5. Text Region Detection

Connected Component Analysis

use imageproc::region_labelling::{connected_components, Connectivity};
use imageproc::rect::Rect;

pub struct TextDetector {
    min_component_size: u32,
    max_component_size: u32,
}

impl TextDetector {
    pub fn new() -> Self {
        Self {
            min_component_size: 10,
            max_component_size: 10000,
        }
    }

    /// Detect text regions using connected components
    pub fn detect_text_regions(&self, binary_img: &GrayImage) -> Vec<Rect> {
        let labeled = connected_components(binary_img, Connectivity::Eight, Luma([0]));
        let mut components = std::collections::HashMap::new();

        // Group pixels by label
        for y in 0..labeled.height() {
            for x in 0..labeled.width() {
                let label = labeled.get_pixel(x, y)[0];
                if label > 0 {
                    components.entry(label)
                        .or_insert_with(Vec::new)
                        .push((x, y));
                }
            }
        }

        // Compute bounding boxes
        let mut bboxes = Vec::new();
        for (_, pixels) in components {
            if pixels.len() < self.min_component_size as usize ||
               pixels.len() > self.max_component_size as usize {
                continue;
            }

            let min_x = pixels.iter().map(|(x, _)| x).min().unwrap();
            let max_x = pixels.iter().map(|(x, _)| x).max().unwrap();
            let min_y = pixels.iter().map(|(_, y)| y).min().unwrap();
            let max_y = pixels.iter().map(|(_, y)| y).max().unwrap();

            bboxes.push(Rect::at(*min_x as i32, *min_y as i32)
                .of_size((max_x - min_x + 1), (max_y - min_y + 1)));
        }

        bboxes
    }

    /// Merge nearby bounding boxes (for text lines)
    pub fn merge_bboxes(&self, bboxes: Vec<Rect>, max_distance: u32) -> Vec<Rect> {
        if bboxes.is_empty() {
            return Vec::new();
        }

        let mut merged = Vec::new();
        let mut used = vec![false; bboxes.len()];

        for i in 0..bboxes.len() {
            if used[i] {
                continue;
            }

            let mut current = bboxes[i];
            used[i] = true;

            // Try to merge with other boxes
            let mut changed = true;
            while changed {
                changed = false;
                for j in 0..bboxes.len() {
                    if used[j] {
                        continue;
                    }

                    if Self::boxes_close(&current, &bboxes[j], max_distance) {
                        current = Self::union_rect(&current, &bboxes[j]);
                        used[j] = true;
                        changed = true;
                    }
                }
            }

            merged.push(current);
        }

        merged
    }

    fn boxes_close(a: &Rect, b: &Rect, max_distance: u32) -> bool {
        let dx = if a.left() > b.right() {
            a.left() - b.right()

* [Dataset extract]

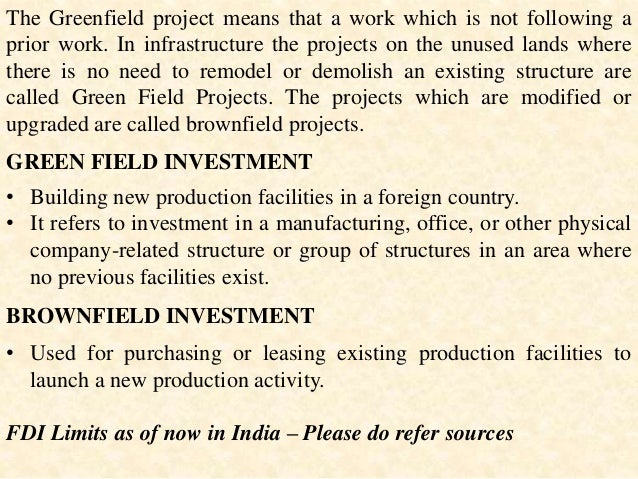 The Greenfield project means that a work which is not following a prior work. In infrastructure the projects on the unused lands where there is no need to remodel or demolish an existing structure are called Green Field Projects. The projects which are modified or upgraded are called brownfield projects.

GREEN FIELD INVESTMENT

• Building new production facilities in a foreign country.
• It refers to investment in a manufacturing, office, or other physical company-related structure or group of structures in an area where no previous facilities exist.

BROWNFIELD INVESTMENT

• Used for purchasing or leasing existing production facilities to launch a new production activity.

FDI Limits as of now in India – Please do refer sources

* [Work to be completed] Extend the Rust text-region detection code above, starting right after its last line.

* [Your response]
        } else if b.left() > a.right() {
            b.left() - a.right()
        } else {
            0
        };

        let dy = if a.top() > b.bottom() {
            a.top() - b.bottom()
        } else if b.top() > a.bottom() {
            b.top() - a.bottom()
        } else {
            0
        };

        (dx * dx + dy * dy) <= (max_distance * max_distance) as i32
    }

    fn union_rect(a: &Rect, b: &Rect) -> Rect {
        let left = a.left().min(b.left());
        let top = a.top().min(b.top());
        let right = a.right().max(b.right());
        let bottom = a.bottom().max(b.bottom());

        Rect::at(left, top).of_size((right - left) as u32, (bottom - top) as u32)
    }
}

Line Segmentation

pub struct LineSegmenter;

impl LineSegmenter {
    /// Segment image into text lines using horizontal projection
    pub fn segment_lines(img: &GrayImage) -> Vec<(u32, u32)> {
        let (_, height) = img.dimensions();
        let projection = Self::horizontal_projection(img);

        // Find valleys in projection (gaps between lines)
        let mut lines = Vec::new();
        let mut in_line = false;
        let mut line_start = 0u32;

        let threshold = Self::compute_threshold(&projection);

        for (y, &val) in projection.iter().enumerate() {
            if val > threshold && !in_line {
                line_start = y as u32;
                in_line = true;
            } else if val <= threshold && in_line {
                lines.push((line_start, y as u32));
                in_line = false;
            }
        }

        // Handle last line
        if in_line {
            lines.push((line_start, height));
        }

        lines
    }

    fn horizontal_projection(img: &GrayImage) -> Vec<u32> {
        let (width, height) = img.dimensions();
        let mut projection = vec![0u32; height as usize];

        for y in 0..height {
            let mut sum = 0u32;
            for x in 0..width {
                // Count black pixels (text)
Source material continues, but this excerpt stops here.